The national publicity he gained from fighting homosexual stage productions seemed to spark Norwood. Publicity, it seemed, had become his new drug, and being a moral do-gooder with controversial methods was how he got it. Sex issues defined him as he rode with police through Randol Mill Park searching for gay people up to no good. He tried to tighten ordinances restricting adult video businesses and waged war against convenience stores selling adult magazines such as Playboy. He even challenged a man who worked for the city of Arlington because (gasp!) he wore an earring to work.

His focus on social causes earned him praise, scorn, and intense media scrutiny, and cost him his bid for re-election in 1986. Some residents felt he was over the top.

In 1987, after another unsuccessful bid for a council seat, Norwood turned to preaching. He worked as a volunteer chaplain at the Tarrant County jail’s controversial “God Pod” under former Sheriff David Williams. Drunks, prostitutes, junkies, and sex offenders became his parishioners, and he was thrilled to have a captive audience. In 1997, he was invited to speak at Oakcrest, a small church with few members. That led to a job as a full-time pastor. He invited jail inmates to become church members upon their release. Troubled souls filled the pews and demanded much of his time and patience, but he saw them as “the kind of people that Jesus would probably minister to.”

He also continued managing his auto body shops, although a dispute over franchise fees hurtled him toward a lawsuit for unpaid bills, which put his finances in a tailspin.

“The people that I minister to here are people that are in need of help,” he said. “And you know what? Sometimes I’m in need of help too.”

With the election a month away and his problems growing, Norwood realizes his political success might be threatened. The wear is showing.

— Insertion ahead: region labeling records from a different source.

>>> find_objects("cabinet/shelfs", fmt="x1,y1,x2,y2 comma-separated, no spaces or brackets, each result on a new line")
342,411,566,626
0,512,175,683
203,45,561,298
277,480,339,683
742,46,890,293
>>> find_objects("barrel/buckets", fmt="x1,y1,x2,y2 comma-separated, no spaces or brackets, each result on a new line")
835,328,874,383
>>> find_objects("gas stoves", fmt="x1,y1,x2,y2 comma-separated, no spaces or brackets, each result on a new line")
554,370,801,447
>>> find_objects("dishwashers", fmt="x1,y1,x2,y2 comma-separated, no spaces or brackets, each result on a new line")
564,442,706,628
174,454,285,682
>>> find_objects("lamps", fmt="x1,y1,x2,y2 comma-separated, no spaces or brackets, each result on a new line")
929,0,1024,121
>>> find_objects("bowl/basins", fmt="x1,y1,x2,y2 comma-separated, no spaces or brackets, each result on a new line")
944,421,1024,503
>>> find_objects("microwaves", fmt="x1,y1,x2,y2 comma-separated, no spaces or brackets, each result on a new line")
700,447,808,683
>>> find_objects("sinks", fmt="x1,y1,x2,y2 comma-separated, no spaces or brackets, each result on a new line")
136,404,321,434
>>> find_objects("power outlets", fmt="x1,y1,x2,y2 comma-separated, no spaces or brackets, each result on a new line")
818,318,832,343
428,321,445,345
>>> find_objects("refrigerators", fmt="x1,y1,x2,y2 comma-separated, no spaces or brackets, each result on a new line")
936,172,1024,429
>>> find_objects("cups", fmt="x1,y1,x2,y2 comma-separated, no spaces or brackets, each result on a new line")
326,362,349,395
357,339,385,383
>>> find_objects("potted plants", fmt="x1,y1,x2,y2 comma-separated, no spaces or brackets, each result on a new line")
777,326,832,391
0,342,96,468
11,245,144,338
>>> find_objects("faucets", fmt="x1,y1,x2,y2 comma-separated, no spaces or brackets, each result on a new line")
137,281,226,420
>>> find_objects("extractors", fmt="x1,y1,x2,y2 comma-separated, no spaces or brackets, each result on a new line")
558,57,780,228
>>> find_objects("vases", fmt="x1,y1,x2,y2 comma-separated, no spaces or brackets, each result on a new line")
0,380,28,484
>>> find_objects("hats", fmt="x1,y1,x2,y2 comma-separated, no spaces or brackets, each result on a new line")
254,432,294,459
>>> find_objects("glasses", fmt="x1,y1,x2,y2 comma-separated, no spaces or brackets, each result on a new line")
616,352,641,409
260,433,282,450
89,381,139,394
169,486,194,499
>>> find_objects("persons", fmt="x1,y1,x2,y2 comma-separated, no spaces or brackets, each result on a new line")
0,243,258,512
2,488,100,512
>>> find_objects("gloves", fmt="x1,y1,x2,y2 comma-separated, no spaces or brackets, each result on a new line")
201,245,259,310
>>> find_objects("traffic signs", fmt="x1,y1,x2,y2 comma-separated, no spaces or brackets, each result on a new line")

He looks tired and sluggish, heavier than he has in the recent past.

In what seemed like a desperate attempt to get positive publicity before the election, Norwood was Johnny-on-the-spot when police busted an adult video store on March 23. The Fort Worth Star-Telegram quoted him as defending the legality of the city’s action: “We made sure before we came up here and strung that yellow crime tape that we did everything we could.”

Grandstanding like this gains him new fans but costs him others. Support for his opponent is growing among those who don’t appreciate Norwood’s showmanship and my-way-or-the-highway philosophy, said longtime City Councilman John Clark.

Clark wants Norwood gone because of the mayor’s desire to be a dictator rather than a team player, he said. “He is a divider within the city,” Clark said. “If you’re not doing it his way, you are the enemy. He isn’t tolerant of differing opinions. The way he has been running the city isn’t helpful long-term in moving the city forward.”

A city divided, by nature, means that many of them support Norwood. Charlie Doescher was part of a group of citizens that formed a political action committee in 2004 and helped Norwood win the election. Doescher is still firmly in Norwood’s camp. “He’s done a great deal for the city,” he said. “He’s a good honest man that’s trying to be a good mayor.”

The election is May 1. No matter what happens, Norwood, armed with his Bible, a friendly flock, and a knack for pulling himself out of his self-made problems, is likely to land on his feet and eventually, land in more controversy. He just can’t help it.